- _選文_
正文 感佩於大禹的科學行動和言論(1 / 3)

感佩於大禹的科學行動和言論

史壇縱論

作者:馮廣宏

自從上世紀疑古浪潮興起,大禹就在人與神之間徘徊;影響所及,至今文化界仍然有一些不同的聲音。如果大禹是在天上布土阻洪的大仙,或者能像誇蛾氏之子那樣背起大山,放到合適位置上去,那麼今天就不必研究什麼大禹文化了。所以,恢複大禹的人格,承認他是有血有肉的偉人,乃是一樁急務。由於他功高萬世,才被民眾奉之為神。這種由人到神的變化是正向的,並不是由神轉化成人那種逆向。

自從殷墟出土甲骨卜辭,曆史上殷商這個朝代才被嚴謹的史家所認同,同時也肯定了《史記》所記殷商世係的確實性。由於《史記》同樣記錄了夏後氏世係,雖然夏墟還沒有文字性器物出土,但根據邏輯推理,也應該同樣肯定。夏後氏世係頭一代是啟,他該是人而不是神,神怎麼會創建王朝呢?既然是人,總有父親和祖父,不會從天上掉下來。《史記》依《世本》之說,記述啟的父親是禹,祖父是鯀。《國語》上魯國著名學者展禽指出:“夏後氏禘黃帝而祖顓頊,郊鯀而宗禹。”《禮記·祭法》同樣說:“夏後氏亦禘黃帝而郊鯀,祖顓頊而宗禹。”與《世本》之說一致。既然如此,作為啟的父親,禹就不能不是個肉身的凡人了。

科學的行動

凡人身份的大禹,在中華曆史上最大功勳是平治水土,所有古文獻上一條聲。但這件事是不是神話?需要考察一下它的科學合理性。如果現存的《尚書·虞夏書》裏,完全沒有治水內容,那麼這件事便可能屬於虛構;反之,要是記有那些內容,而且科學合理,就沒有理由懷疑那是神話。神話與史跡畢竟不是一個氣味。

《虞夏書》裏三段,構成治水前期三部曲。

《禹貢》載“禹敷土,隨山刊木”。第一步,用土填高積水的道路,沿著高地砍伐密林(同時建立標誌),恢複交通。

《皋陶謨》載禹說“予乘四載”。第二步,解決交通工具。

《禹貢》“奠高山大川”。《呂刑》“禹平水土,主名山川”。第三步,測量地形,為山川命名。

這些前期步驟,為古今治水工作所必需,應該是實踐經驗的記錄,既科學,又合理。

《周髀算經》載有遠古數學家商高的話:“禹之所以治天下者,此數之所生也。”認為中國的數學創自大禹,因為治水才需要這門科學。書中介紹了“用矩之道”,矩是一種簡單而又實用的測量工具:“平矩以正繩,偃矩以望高,覆矩以測深,臥矩以知遠。環矩以為圓,合矩以為方。”大禹所用的矩,現代航海員手上的“六分儀”就根據它的原理製造。《山海經·海外東經》有一段話,說禹命令豎亥“步自東極至於西極”,“豎亥右手把算,左手指青丘北。”這位名“亥”的青年測量員右手拿著計算器,左手伸指測平,求得平距。這些說法符合測量技術要求。

- _任務說明_
根據選文所引《周髀算經》的「用矩之道」,列出矩的全部用法,每種用法照原句寫出。

- _條目摘錄_
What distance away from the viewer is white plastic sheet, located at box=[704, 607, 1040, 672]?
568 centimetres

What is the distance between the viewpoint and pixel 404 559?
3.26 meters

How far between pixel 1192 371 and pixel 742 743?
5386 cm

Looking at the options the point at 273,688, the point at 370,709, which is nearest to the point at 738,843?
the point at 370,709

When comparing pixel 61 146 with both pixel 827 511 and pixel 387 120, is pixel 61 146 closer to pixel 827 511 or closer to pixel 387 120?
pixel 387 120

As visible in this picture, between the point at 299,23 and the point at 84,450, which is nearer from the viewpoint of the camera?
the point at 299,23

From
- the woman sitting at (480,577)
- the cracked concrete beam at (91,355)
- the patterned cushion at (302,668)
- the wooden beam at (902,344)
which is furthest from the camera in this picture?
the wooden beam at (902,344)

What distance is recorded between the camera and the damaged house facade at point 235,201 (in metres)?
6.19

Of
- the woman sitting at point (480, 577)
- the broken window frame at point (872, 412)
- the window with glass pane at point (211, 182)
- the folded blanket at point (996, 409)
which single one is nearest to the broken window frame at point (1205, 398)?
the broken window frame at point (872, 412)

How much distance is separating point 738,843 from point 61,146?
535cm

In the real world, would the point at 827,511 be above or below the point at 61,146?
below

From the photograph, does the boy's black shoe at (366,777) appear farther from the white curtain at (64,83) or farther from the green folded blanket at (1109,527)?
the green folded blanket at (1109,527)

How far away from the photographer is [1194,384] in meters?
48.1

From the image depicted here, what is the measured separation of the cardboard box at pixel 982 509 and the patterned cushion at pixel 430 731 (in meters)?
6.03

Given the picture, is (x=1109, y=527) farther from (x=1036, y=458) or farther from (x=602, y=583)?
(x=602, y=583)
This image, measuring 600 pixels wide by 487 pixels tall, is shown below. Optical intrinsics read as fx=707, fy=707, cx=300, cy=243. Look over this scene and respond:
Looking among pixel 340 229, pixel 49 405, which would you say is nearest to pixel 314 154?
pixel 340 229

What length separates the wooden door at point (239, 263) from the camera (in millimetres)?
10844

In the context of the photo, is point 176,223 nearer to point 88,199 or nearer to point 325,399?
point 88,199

- _本題解答_
1. 平矩以正繩
2. 偃矩以望高
3. 覆矩以測深
4. 臥矩以知遠
5. 環矩以為圓
6. 合矩以為方